A review of possible information sources for computing the WPI in South Africa found
that many monitoring programmes, information systems and databases are either in
existence and are active, or being restructured, or are under different stages of
development. If and when they are all fully functional , they should be able to support
national assessments of the WPI at meso-scale without the need to collect additional
information. A combination of information from some of the active databases and
secondary data from other local studies was used to compute the WPI in the Thukela
catchment. The assessment uncovered the following:
• There is an apparent association between water poverty and socio-economic
disadvantage in the Thukela catchment.
• There was an improvement in the water poverty situation in most parts of the
Thukela catchment between 1996 and 2001, although the degree of improvement
varied from subcatchment to subcatchment.
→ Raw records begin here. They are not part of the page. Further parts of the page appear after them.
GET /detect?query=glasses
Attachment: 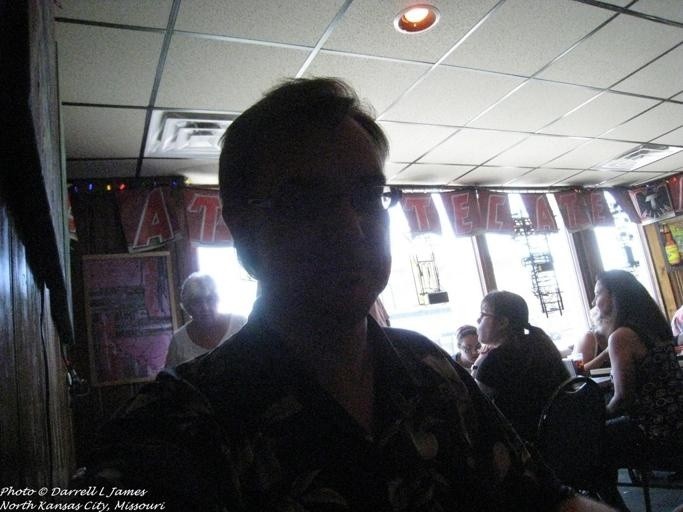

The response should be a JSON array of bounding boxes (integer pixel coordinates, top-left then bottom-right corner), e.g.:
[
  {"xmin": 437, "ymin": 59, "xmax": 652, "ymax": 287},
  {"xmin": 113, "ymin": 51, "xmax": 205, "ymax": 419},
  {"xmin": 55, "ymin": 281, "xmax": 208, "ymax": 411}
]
[
  {"xmin": 480, "ymin": 311, "xmax": 494, "ymax": 319},
  {"xmin": 234, "ymin": 185, "xmax": 401, "ymax": 218},
  {"xmin": 459, "ymin": 343, "xmax": 481, "ymax": 353}
]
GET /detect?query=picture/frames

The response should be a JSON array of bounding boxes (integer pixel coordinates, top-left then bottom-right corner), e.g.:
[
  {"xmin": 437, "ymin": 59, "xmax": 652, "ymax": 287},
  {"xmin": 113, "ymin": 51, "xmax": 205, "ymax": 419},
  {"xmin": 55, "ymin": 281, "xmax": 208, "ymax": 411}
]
[{"xmin": 82, "ymin": 250, "xmax": 177, "ymax": 387}]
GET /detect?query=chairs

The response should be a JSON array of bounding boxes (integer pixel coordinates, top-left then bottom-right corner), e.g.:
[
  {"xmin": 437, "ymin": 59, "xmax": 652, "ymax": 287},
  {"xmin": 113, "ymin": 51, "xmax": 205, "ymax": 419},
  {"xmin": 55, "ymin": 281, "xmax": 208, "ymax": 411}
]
[
  {"xmin": 533, "ymin": 376, "xmax": 607, "ymax": 502},
  {"xmin": 618, "ymin": 356, "xmax": 683, "ymax": 512}
]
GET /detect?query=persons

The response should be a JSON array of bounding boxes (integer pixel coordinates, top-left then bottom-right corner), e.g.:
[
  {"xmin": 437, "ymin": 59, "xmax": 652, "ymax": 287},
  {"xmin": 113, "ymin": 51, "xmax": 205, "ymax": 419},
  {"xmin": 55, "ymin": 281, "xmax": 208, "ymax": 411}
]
[
  {"xmin": 90, "ymin": 78, "xmax": 683, "ymax": 512},
  {"xmin": 591, "ymin": 270, "xmax": 683, "ymax": 512},
  {"xmin": 470, "ymin": 290, "xmax": 574, "ymax": 448},
  {"xmin": 571, "ymin": 307, "xmax": 611, "ymax": 370},
  {"xmin": 450, "ymin": 325, "xmax": 482, "ymax": 376},
  {"xmin": 165, "ymin": 271, "xmax": 248, "ymax": 372}
]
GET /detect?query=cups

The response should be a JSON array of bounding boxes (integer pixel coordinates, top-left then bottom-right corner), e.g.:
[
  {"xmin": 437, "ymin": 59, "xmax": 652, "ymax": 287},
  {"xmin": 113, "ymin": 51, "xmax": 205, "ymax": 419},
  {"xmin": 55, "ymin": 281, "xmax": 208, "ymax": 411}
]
[{"xmin": 567, "ymin": 353, "xmax": 584, "ymax": 375}]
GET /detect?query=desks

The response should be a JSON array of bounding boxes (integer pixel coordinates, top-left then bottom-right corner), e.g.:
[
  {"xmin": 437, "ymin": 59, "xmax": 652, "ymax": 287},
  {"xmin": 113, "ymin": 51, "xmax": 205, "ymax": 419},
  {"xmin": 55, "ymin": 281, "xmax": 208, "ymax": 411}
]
[{"xmin": 588, "ymin": 346, "xmax": 683, "ymax": 389}]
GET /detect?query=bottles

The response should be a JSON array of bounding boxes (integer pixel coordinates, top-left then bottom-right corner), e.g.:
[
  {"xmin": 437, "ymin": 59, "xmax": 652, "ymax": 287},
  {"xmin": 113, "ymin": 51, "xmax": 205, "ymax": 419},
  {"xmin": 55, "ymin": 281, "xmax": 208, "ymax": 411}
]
[{"xmin": 661, "ymin": 222, "xmax": 682, "ymax": 267}]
Climate change, if it manifests itself by higher temperatures and reduced rainfall,
will most likely worsen water poverty throughout the Thukela catchment, with the
subcatchments in which many of the poor communities are located being more
likely to experience the most severe impacts as the coping capacities of those
communities are already strained under current climatic conditions.
The findings of this study illustrate the potential of WPI as a tool for informing
decision making and policy evaluation at the meso-catchment scale at which many
water-related decisions are made. / Thesis (Ph.D.)-University of KwaZulu-Natal, Pietermaritzburg, 2006.